To me it did feel like this is obviously what's important, and the branches where you don't exist simply don't matter - there's no one there to observe anything after all, or judge the lack of you to be a loss or morally bad (again, not applicable to individual humans).
If I learned today that I have a 1% chance to develop a maybe-terminal, certainly suffering-causing cancer tomorrow, and I could press a button to just eliminate the branches where that happens, I would not have thought I am committing a moral atrocy. I would not feel like I am killing myself just because part of my future copies never get to exist, nor would I feel bad for the copies of the rest of all people - no one would ever notice anything, vast amounts of future copies of current people would wake up just like they thought they would the next morning, and carry on with their lives and aspirations.
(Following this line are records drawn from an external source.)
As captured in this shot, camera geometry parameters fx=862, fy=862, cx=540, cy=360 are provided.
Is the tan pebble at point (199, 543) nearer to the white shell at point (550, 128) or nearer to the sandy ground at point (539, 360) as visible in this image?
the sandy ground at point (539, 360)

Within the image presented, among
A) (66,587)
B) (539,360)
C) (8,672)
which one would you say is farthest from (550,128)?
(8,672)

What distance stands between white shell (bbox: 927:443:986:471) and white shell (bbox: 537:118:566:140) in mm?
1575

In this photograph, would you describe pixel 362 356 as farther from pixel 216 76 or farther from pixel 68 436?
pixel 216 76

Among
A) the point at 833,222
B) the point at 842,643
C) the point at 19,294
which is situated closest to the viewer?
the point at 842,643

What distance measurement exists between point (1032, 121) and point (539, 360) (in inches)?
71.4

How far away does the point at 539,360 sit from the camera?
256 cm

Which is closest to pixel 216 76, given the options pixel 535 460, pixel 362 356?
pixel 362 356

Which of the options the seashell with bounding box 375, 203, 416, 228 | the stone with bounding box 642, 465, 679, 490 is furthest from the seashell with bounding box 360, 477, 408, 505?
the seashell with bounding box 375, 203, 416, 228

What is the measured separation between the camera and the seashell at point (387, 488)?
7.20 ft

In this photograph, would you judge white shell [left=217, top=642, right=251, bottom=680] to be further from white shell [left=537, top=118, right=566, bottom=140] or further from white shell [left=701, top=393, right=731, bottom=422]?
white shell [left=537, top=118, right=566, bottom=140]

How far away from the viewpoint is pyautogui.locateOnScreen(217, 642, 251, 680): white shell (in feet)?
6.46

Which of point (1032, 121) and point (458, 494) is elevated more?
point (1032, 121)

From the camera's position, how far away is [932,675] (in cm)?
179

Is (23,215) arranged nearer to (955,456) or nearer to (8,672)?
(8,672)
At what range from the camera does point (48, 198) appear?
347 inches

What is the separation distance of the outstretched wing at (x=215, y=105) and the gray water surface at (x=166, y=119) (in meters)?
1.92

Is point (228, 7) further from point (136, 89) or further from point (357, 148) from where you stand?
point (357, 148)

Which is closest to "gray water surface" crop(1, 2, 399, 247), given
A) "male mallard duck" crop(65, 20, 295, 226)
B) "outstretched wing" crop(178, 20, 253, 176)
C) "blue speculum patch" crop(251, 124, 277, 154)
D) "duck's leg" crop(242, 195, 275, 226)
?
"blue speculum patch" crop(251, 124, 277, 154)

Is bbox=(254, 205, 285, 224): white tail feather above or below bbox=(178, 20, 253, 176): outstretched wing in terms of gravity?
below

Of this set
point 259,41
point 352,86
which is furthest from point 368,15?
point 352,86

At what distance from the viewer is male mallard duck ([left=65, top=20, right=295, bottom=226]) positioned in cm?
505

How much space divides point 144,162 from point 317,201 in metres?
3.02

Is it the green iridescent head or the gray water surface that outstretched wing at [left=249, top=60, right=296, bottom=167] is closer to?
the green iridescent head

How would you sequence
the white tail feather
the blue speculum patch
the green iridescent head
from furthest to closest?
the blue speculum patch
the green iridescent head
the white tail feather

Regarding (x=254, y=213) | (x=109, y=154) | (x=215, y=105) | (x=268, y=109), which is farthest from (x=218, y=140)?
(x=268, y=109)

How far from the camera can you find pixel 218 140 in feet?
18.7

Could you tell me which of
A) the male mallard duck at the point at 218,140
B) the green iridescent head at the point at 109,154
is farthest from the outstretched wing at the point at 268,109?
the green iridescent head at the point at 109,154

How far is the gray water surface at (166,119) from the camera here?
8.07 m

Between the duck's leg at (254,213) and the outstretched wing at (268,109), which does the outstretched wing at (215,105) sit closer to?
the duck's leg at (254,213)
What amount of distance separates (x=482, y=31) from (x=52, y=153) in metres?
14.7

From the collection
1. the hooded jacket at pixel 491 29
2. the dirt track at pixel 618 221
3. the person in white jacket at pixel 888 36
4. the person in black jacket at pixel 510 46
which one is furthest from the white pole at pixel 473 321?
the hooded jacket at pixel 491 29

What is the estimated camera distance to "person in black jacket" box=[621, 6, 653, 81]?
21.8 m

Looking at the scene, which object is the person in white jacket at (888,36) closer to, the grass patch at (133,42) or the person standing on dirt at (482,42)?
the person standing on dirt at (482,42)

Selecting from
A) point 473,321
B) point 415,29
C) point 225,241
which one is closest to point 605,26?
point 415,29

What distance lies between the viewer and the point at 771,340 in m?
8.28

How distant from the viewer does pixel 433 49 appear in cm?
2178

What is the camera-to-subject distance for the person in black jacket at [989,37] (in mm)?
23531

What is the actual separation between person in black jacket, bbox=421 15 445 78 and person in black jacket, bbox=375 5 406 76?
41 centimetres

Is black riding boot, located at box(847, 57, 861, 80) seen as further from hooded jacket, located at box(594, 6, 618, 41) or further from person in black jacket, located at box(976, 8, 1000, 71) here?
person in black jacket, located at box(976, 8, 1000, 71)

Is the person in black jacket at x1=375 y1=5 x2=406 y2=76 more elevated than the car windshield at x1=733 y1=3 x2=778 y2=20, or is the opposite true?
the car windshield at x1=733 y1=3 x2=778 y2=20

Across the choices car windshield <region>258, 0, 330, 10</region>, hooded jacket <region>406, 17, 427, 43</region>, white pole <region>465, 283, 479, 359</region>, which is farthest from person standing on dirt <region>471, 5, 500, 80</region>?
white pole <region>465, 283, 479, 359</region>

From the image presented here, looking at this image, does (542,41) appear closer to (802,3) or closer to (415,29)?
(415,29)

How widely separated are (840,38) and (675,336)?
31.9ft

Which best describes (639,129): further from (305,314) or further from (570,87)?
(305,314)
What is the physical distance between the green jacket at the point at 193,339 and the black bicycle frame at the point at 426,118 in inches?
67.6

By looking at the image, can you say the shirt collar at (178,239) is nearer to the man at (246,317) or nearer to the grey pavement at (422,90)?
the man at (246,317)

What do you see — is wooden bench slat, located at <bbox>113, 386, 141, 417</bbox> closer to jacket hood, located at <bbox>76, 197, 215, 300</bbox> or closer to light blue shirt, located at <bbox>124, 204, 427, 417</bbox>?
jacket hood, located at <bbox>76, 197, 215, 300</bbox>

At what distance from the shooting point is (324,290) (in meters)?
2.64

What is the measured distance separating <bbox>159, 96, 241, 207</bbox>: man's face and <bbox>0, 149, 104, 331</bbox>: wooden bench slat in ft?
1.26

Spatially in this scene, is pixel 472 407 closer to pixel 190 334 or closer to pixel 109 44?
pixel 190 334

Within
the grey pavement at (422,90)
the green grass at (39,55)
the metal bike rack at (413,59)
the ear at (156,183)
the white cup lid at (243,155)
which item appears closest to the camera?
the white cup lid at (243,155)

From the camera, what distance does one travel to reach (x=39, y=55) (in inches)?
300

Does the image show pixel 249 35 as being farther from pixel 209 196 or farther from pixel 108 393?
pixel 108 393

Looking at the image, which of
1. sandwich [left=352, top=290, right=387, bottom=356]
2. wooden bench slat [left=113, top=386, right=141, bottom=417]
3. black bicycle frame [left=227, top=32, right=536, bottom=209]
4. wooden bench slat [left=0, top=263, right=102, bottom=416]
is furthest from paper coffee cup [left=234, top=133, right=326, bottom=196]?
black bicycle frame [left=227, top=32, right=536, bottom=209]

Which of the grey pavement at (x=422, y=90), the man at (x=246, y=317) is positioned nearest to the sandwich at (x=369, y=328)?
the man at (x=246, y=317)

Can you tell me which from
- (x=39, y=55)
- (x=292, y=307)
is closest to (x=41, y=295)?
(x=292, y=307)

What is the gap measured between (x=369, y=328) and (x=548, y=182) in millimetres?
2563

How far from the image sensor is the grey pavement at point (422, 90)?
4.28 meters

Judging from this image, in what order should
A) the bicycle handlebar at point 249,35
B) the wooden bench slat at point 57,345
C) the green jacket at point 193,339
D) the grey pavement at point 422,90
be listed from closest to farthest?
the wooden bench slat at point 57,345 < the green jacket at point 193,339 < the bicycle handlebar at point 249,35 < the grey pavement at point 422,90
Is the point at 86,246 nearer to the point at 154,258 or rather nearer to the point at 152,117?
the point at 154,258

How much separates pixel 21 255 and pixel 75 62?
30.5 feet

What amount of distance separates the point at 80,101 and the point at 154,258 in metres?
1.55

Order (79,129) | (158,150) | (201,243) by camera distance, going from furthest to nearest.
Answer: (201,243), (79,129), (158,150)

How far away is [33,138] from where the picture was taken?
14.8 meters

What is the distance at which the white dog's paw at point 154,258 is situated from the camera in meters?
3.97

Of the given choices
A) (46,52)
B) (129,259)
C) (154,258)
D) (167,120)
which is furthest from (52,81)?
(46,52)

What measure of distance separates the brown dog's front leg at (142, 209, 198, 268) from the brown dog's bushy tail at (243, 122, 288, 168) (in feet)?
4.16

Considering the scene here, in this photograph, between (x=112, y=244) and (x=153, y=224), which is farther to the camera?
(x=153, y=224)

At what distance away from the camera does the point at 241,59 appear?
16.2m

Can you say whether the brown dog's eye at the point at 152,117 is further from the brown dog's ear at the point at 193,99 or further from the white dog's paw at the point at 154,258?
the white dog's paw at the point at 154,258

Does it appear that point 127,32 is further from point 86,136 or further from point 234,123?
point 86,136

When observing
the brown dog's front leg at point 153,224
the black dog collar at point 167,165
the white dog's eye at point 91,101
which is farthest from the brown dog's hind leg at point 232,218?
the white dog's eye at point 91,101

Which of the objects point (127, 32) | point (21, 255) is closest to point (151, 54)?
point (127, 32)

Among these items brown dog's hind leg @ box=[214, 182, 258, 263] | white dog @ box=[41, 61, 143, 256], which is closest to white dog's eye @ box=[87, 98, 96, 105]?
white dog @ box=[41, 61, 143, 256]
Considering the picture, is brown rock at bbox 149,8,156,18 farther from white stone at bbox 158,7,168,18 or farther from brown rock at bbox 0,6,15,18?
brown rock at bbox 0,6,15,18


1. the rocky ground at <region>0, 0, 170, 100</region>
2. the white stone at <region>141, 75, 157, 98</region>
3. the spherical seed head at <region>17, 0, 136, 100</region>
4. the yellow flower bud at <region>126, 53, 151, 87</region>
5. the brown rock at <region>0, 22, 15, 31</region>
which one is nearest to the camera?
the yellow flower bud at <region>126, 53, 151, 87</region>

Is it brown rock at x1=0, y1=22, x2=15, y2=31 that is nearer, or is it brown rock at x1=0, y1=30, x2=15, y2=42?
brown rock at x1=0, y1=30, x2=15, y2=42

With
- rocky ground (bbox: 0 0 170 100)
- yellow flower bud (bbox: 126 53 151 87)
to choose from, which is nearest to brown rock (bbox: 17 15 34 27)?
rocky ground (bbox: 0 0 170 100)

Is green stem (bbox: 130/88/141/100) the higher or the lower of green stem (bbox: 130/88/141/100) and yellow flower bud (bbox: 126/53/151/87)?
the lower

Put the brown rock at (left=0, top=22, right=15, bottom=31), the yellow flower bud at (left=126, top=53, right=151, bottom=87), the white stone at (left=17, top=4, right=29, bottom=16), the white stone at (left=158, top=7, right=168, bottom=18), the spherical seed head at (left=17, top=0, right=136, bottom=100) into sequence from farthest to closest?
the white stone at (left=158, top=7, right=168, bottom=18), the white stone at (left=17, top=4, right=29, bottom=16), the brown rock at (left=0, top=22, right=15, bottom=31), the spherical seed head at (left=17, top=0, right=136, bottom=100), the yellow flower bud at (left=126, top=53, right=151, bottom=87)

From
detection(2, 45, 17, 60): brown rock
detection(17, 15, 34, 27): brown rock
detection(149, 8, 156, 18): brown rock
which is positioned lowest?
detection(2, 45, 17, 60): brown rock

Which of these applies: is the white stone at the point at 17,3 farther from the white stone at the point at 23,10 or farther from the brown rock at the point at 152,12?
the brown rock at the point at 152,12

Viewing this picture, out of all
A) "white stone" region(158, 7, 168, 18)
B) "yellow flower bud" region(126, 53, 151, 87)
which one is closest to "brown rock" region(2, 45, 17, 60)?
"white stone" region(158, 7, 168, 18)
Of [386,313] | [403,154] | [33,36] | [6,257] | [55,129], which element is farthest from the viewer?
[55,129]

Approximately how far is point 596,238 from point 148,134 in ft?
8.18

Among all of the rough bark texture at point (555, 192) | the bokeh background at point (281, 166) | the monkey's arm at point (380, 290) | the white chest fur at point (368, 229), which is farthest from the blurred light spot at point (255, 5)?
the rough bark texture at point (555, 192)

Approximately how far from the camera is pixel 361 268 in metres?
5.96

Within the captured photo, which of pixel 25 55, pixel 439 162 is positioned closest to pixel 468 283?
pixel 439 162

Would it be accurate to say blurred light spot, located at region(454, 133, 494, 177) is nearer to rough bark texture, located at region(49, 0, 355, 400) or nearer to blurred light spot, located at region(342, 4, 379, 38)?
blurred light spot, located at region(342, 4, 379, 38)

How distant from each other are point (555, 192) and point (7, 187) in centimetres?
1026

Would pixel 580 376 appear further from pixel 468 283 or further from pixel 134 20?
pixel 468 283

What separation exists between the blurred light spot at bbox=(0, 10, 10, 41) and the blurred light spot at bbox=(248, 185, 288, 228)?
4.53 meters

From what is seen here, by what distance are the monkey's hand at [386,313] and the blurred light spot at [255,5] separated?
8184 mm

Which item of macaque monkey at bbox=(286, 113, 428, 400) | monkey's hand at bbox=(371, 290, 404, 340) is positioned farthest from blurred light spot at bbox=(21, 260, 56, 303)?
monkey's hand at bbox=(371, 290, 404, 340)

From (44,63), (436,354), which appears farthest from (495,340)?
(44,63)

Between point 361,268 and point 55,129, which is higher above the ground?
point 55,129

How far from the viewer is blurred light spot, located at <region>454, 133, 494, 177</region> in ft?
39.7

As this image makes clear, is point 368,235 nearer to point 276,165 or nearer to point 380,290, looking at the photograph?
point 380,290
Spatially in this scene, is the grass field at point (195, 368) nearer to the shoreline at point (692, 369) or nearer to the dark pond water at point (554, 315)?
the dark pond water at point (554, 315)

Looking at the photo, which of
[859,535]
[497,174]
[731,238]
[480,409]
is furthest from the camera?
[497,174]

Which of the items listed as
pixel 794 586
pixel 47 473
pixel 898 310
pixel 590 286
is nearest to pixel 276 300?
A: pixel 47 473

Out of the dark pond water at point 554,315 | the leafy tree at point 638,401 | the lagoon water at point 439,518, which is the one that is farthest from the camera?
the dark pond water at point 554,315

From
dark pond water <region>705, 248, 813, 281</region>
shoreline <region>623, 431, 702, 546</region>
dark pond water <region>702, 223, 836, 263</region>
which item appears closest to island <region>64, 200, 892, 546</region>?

But this is certainly something I should learn to understand better before anyone gives me a world-destroying cancer cure button.
*Which is one main difference when comparing this to regular old population ethics, I suppose.
To me it seems impossible to assign value to the amount of MWI-copies of you, not least because there is no way you could even conceive their number, or usually make meaningful ethical decisions where you weigh their amounts.
As it happens, you totally can (it's called the Born measure, and it's the same number as what people used to think was the probabilities of different branches occurring), and agents that satisfy sane decision-theoretic criteria weight branches by their Born measure - see this paper for the details.